The Legal Action Center looks forward to working with the Governor and the Legislature to enact these necessary reforms, which will improve the health and well-being of New Yorkers and their communities.

Addressing the Opioid Crisis and other Substance Use Disorders 

Governor Cuomo’s comprehensive package of proposals to combat the addiction epidemic outlined in the State of the State will build on New York’s already robust record of ground-breaking national leadership in response to the opioid crisis. LAC strongly supports the Governor’s proposals and looks forward to working with him and the Legislature to enact them. The imperative to do so is clear and urgent. New York State is in the midst of an unprecedented and destructive opioid epidemic. Last year, over 3000 New Yorkers died of an opioid overdose; countless others are struggling with the disease; and myriad families across the State have been devastated. As Governor Cuomo noted in yesterday’s address, drug overdoses are now the leading cause of death for Americans under 50 years of age.

LAC also strongly supports Governor Cuomo’s plans to build on New York’s groundbreaking 2014 and 2016 reforms by enacting legislation to reduce insurance barriers that limit access to outpatient care. These discriminatory barriers to care limit New Yorkers’ access to the addiction treatment that they need and to which they are entitled under state and federal Parity Laws.
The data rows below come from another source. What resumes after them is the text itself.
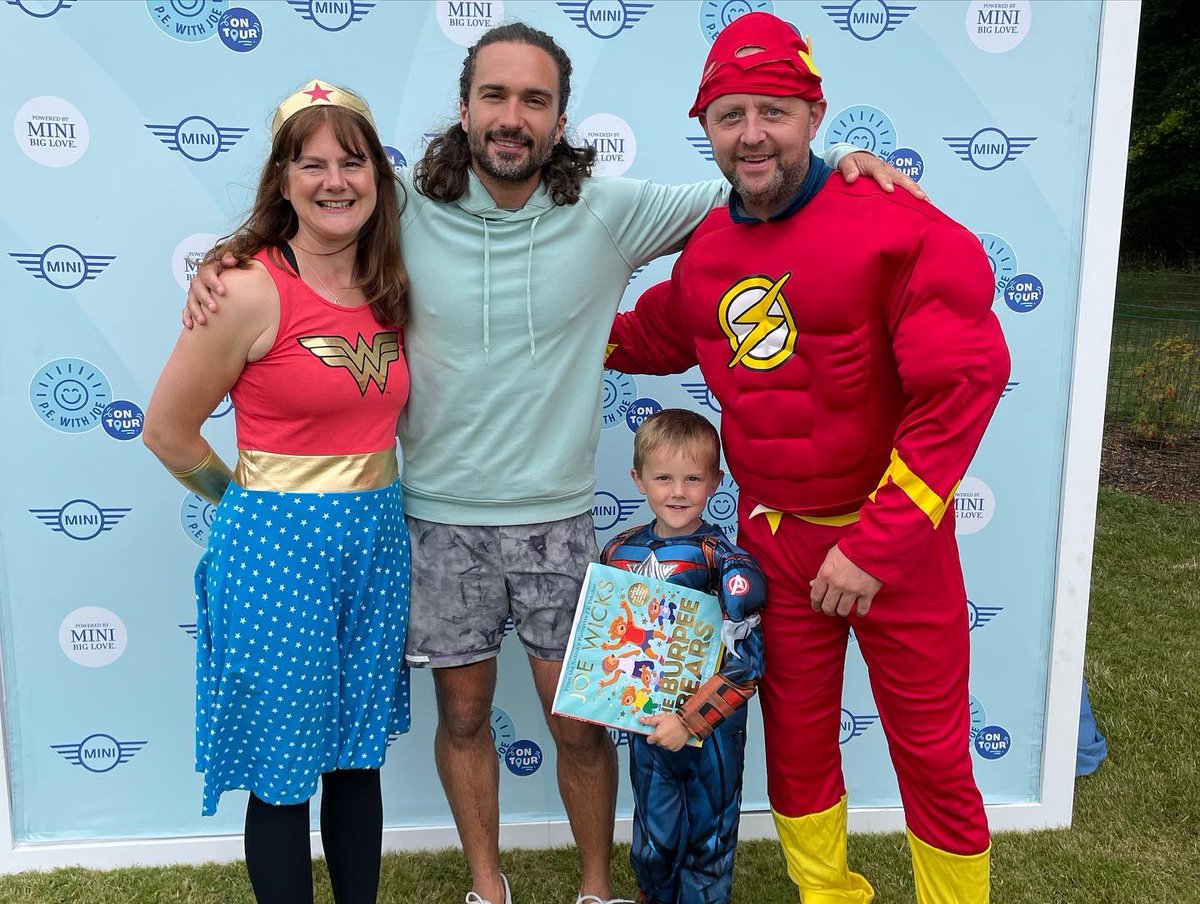 clarigan's tweet photo. Fantastic morning at Scone Palace meeting @thebodycoach Joe Wicks. Great workout, fantastic tunes, amazing atmosphere. All the hard work Joe does, getting the nation moving through lockdown and beyond is inspiring! #PEWithJoeOnTour #workoutmotivation #exercisethemindandbody https://t.co/uH69y8YuAH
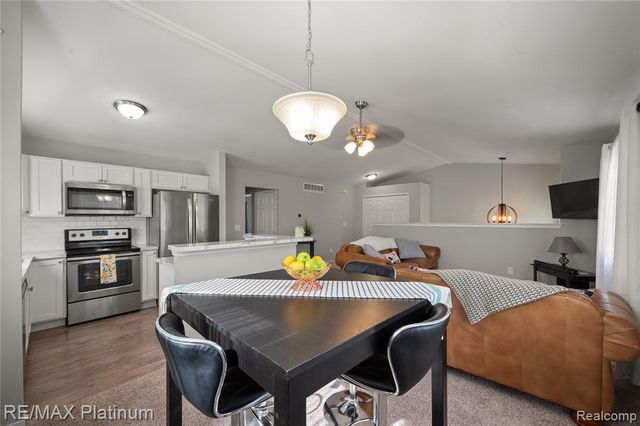 1108 Lake Park Drive, Grand Blanc, MI 48439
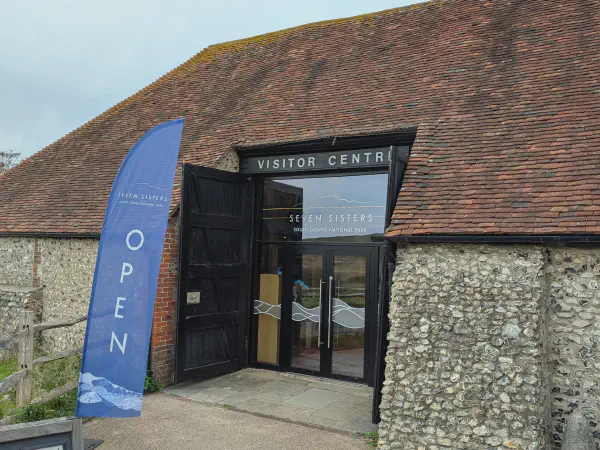 Außeneindruck des Visitor Centre bei den Seven Sisters Cliffs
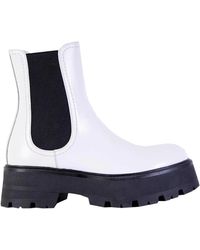McQueen - Weiße und schwarze leder chelsea stiefel - Lyst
We look forward to the Governor’s budget proposals. As we continue to see rising death rates from opioids across the State and nationally, it is critical that funding to combat this public health emergency be commensurate with the scale of the problem. Despite the declaration of a national public emergency, the federal government has provided no new funding. New York State should continue to lead the nation in reversing the trend of opioid addiction and death by providing adequate additional resources to ensure access to the full spectrum of life-saving prevention, treatment and recovery services, as well as education and assistance for people in need of care and their families and friends.


Established in 1973, the Legal Action Center is the only non-profit law and policy organization in the United States whose sole mission is to fight discrimination against people with histories of addiction, HIV/AIDS, or criminal records, and to advocate for sound public policies in these areas.